CA Paris, 1re ch. H, 1 septembre 2000, n° ECOC0000361X
PARIS
Arrêt
PARTIES
Demandeur :
Scan Coupon (SA), Saupiquet (SA), Smithkline Beecham (SA)
Défendeur :
Financière Sogec Marketing (Sté), Sogec Gestion (Sté)
COMPOSITION DE LA JURIDICTION
Président :
Mme Kamara
Conseillers :
Mmes Graeve, Lebe
Avoués :
SCP Valdelievre-Garnier, SCP Fisselier-Chiloux-Boulay
Avocats :
Mes Salzmann, Nemo, Donnedieu de Vabres, Villey.
La société Scan Coupon, opérateur d'implantation assez récente sur le marché du traitement des coupons publicitaires de réduction émis par les fabricants de produits de consommation courante, a saisi une première fois le Conseil de la concurrence, le 26 juillet 1999, de certaines pratiques mises en œuvre par les sociétés Financière Sogec Marketing et Sogec Gestion, ses concurrentes directes sur ce marché.

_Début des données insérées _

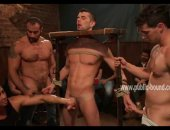 Gorgeous man is bound in a medieval device, tied up and forcefully jerked off by dominatig men at a party while he, himself jerks off two other men
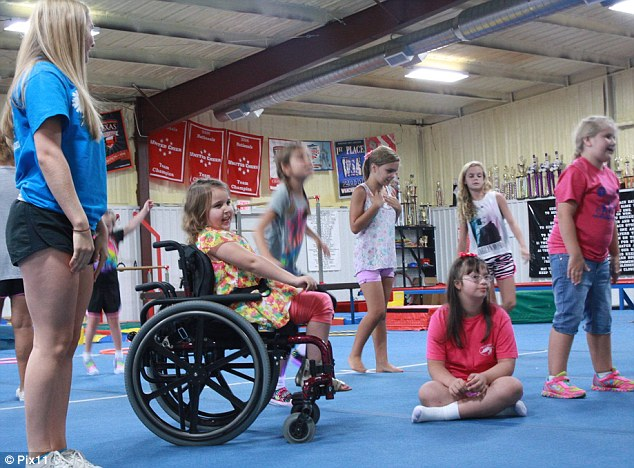 Team Inspire: The new cheer squad, formed for children with special needs at the Gym Tyler in Texas, watch on as another squad performs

Aux termes d'une décision n° 99-MC-07 du 13 octobre 1999, relevant qu'il ne pouvait être exclu que les pratiques reprochées, dès lors qu'elles émanaient d'un opérateur susceptible de détenir une position dominante, fussent constitutives d'un abus de cette position au sens de l'article 8 de l'ordonnance du 1er décembre 1986 et que la persistance de ces pratiques était de nature à porter une atteinte grave et immédiate à l'économie du secteur intéressé, le conseil a enjoint à la société Sogec Gestion et à la société Financière Sogec Marketing, dans l'attente d'une décision au fond, de suspendre immédiatement l'application de la clause d'exclusivité insérée à l'article I des contrats d'adhésion à leurs banques de coupons, de ne plus proposer de contrats comportant une telle clause et d'informer de ces injonctions tous les clients dans un délai de deux mois.

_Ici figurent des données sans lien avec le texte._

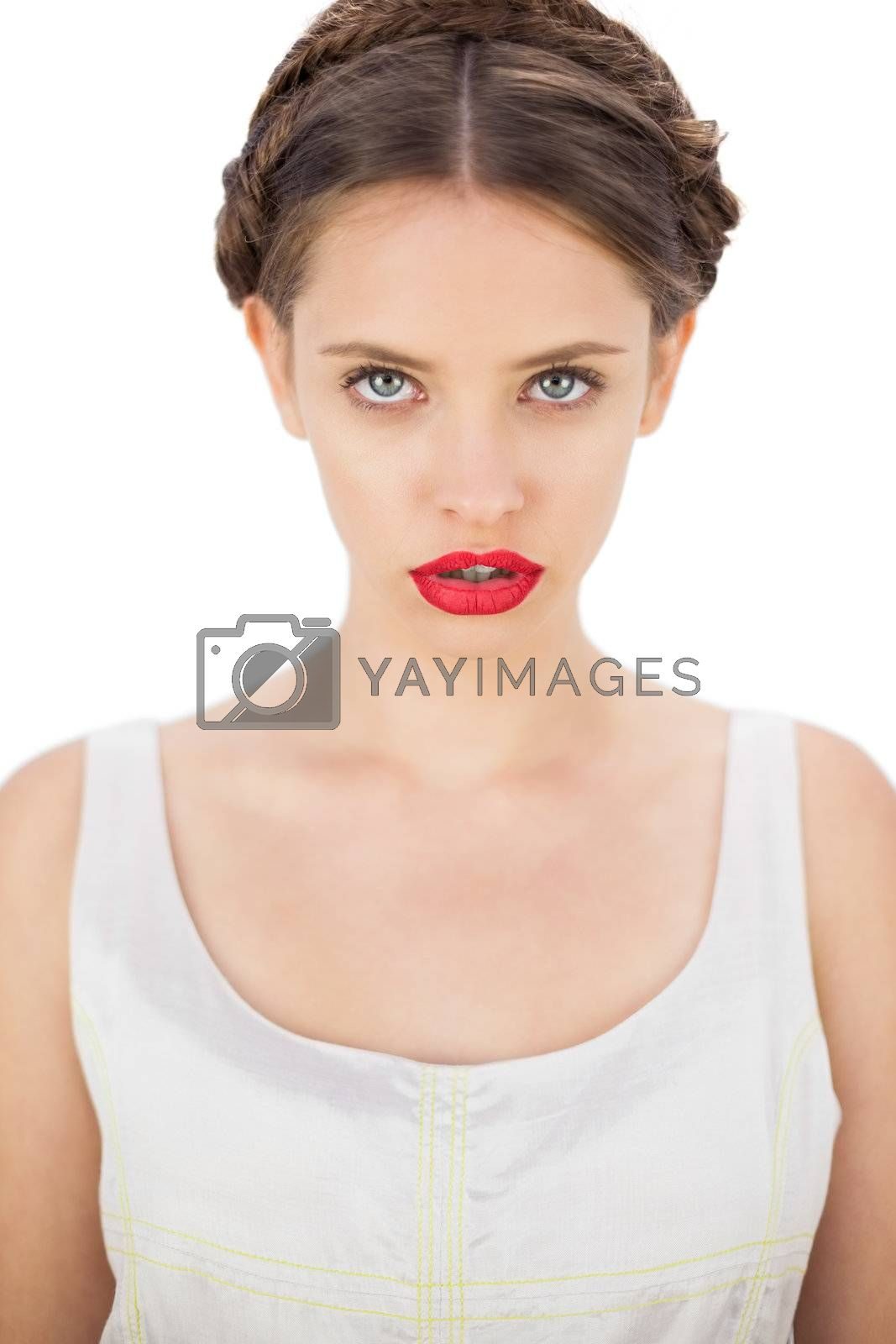 Concentrated model in white dress posing looking at camera by Wavebreakmedia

Par arrêt du 16 décembre 1999, la cour de ce siège a, réformant cette décision, dit n'y avoir lieu de prendre des mesures conservatoires, aux motifs notamment que, les conventions émanant de la société Sogec Gestion étant conclues pour une durée d'un an renouvelable par tacite reconduction à défaut de dénonciation par l'une ou l'autre des parties, la clause d'exclusivité qu'elles contenaient était limitée dans le temps, que, la société Scan Coupon ne démentant pas avoir passé avec Danone un contrat contenant l'engagement de rembourser aux distributeurs la valeur faciale des coupons échangés, elle ne pouvait utilement se prévaloir de la faiblesse des recettes obtenues dans le cadre de son activité de gestion des bons de réduction non plus que des pertes qu'elle subissait et ne démontrait pas l'atteinte grave à ses intérêts, enfin, que la présence sur le marché de plusieurs prestataires de services ne permettait pas de retenir l'atteinte grave et immédiate à l'économie du secteur concerné ou à l'intérêt des consommateurs.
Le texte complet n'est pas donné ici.